The ~2,500 human-generated questions were purified via: - Stage 1: Gemini-2.0-Flash was used to test if questions could be answered with single-modal info. If the model succeeded with reasonable explanations, the question was removed. - Stage 2: DeepSeek-V3.1 tested if questions could be solved via pure text, targeting common sense or linguistic leaks. - Stage 3: A separate group of humans reviewed all remaining questions for correctness and uniqueness.
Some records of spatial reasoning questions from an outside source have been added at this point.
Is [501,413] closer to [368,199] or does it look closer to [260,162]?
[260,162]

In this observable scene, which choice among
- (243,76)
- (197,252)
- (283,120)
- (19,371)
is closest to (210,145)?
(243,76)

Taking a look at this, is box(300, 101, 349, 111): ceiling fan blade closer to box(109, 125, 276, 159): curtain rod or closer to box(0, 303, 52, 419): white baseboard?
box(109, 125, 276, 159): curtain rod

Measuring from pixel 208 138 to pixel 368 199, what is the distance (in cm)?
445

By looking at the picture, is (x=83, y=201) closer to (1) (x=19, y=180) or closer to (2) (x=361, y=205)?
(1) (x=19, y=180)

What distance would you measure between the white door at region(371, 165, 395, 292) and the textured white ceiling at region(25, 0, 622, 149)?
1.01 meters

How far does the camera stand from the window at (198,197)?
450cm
4. Atomic Reasoning Chain Annotation: Diagnosing the Reasoning Process

To explain why models fail, authors added step-by-step reasoning chains. Each step includes: Modality (audio or visual dependency), Evidence (specific information extracted, e.g., a line of dialogue), and Reasoning (the judgment based on the evidence). Each step must be atomic—involving only one modality and one minimal evidence unit. The average chain length is 5.68 steps (54% Visual, 46% Audio).

Dataset Statistics

Final dataset: 628 real videos with audio, 8 categories, 68 subcategories, average length 384.24s, 480p–1080p resolution. 1,000 QA pairs, average question length 14.68 words, answer length 4.92 words, reasoning chain 5.68 steps. Audio types: Speech (762), Sound (147), Music (91).

Key Experimental Results

Main Results

The evaluation includes closed-source (Gemini-3.0/2.5/2.0) and open-source (Qwen3-Omni, Baichuan-Omni, etc.) models. Human accuracy is 82.69%.
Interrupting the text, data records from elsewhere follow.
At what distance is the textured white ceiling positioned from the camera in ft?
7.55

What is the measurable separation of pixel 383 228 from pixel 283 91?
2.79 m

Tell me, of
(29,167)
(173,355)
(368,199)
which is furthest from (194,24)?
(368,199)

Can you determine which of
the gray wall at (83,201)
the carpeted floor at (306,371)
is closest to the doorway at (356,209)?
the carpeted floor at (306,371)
Model Type Total Acc Music Sound Speech
Human 82.69
Gemini-3.0-Pro Vision+Audio 61.80 52.81 55.17 64.13
Gemini-2.5-Pro Vision+Audio 58.90 38.46 57.72 61.66
Gemini-2.0-Flash Vision+Audio 41.50 29.67 40.27 43.21
Qwen3-Omni-30B-A3B Vision+Audio 38.40 37.36 34.67 39.26
Qwen2.5-Omni-7B Vision+Audio 29.30 23.07 25.33 30.70
VideoLLaMA2-7B Vision+Audio 29.20 26.37 30.67 29.25

Ablation Study

Configuration Observation Explanation
Visual Only Gemini-2.0-Flash 41.5 → 31.3 Vision alone is insufficient; corroborates the need for collaboration.
Vision + ASR Text Generally better than Visual Only Textualized speech helps, but is useless for Music/Sound.
Vision + Real Audio Outperforms Vision + ASR Audio understanding cannot be fully replaced by ASR.
Open-ended QA vs MCQ Gemini-2.0-Flash 41.50 → 27.06 Removing options causes significant drops, proving MCQ inflates performance.

Key Findings

  • Music represents the hardest bottleneck: Gemini-2.5-Pro scored only 38.46% in the music category. Abstract emotional acoustic cues are difficult for models to translate into reasoning.
  • Open-source audio integration is weak: Qwen2.5-Omni-7B performed worse than the vision-only Qwen2.5-VL-7B at the same scale.
  • Density matters: Increasing frames from 32 to 256 steadily improves accuracy, especially for long videos.

Highlights & Insights

  • Filtering paradigm: Using strong MLLMs/LLMs as filters to detect shortcuts is a repeatable quality control pattern for multimodal benchmarks.
  • Quantifying textual shortcuts: The semantic distance metric \(|S_i \triangle S_j|\) provides a mathematical tool to ensure option balance.
  • Diagnostic Signal: Atomic reasoning chains allow researchers to pinpoint whether failures occur in audio perception, visual evidence gathering, or reasoning steps.

Limitations & Future Work

  • Small Scale: 1000 QA pairs is small compared to training sets, leading to larger confidence intervals for niche tasks like Music.
  • Human Cost: Full manual generation and refinement are expensive and hard to scale.
  • MCQ Bias: Despite open-ended QA tests, the primary benchmark uses MCQs, which have a guessing chance floor.
  • Comparison: Modern benchmarks like WorldSense or Daily-Omni often fail to realize natural modality fusion. OmniVideoBench uses anti-shortcut rules and proves collaboration necessity via "Visual Only" drops to random chance.
  • Extension: It extends short-clip benchmarks (AVQA, Music-AVQA) to long-sequence, fine-grained cross-modal reasoning.

Rating

  • Novelty: ⭐⭐⭐⭐ Systematic innovation in anti-shortcut rules and atomic chain diagnosis.
  • Experimental Thoroughness: ⭐⭐⭐⭐⭐ High-density analysis across closed/open models and various modality configurations.
  • Writing Quality: ⭐⭐⭐⭐ Clear pipeline description and logical analysis.
  • Value: ⭐⭐⭐⭐⭐ Reveals the significant gap in true audio-visual reasoning (especially for music and long contexts) for current Omni MLLMs.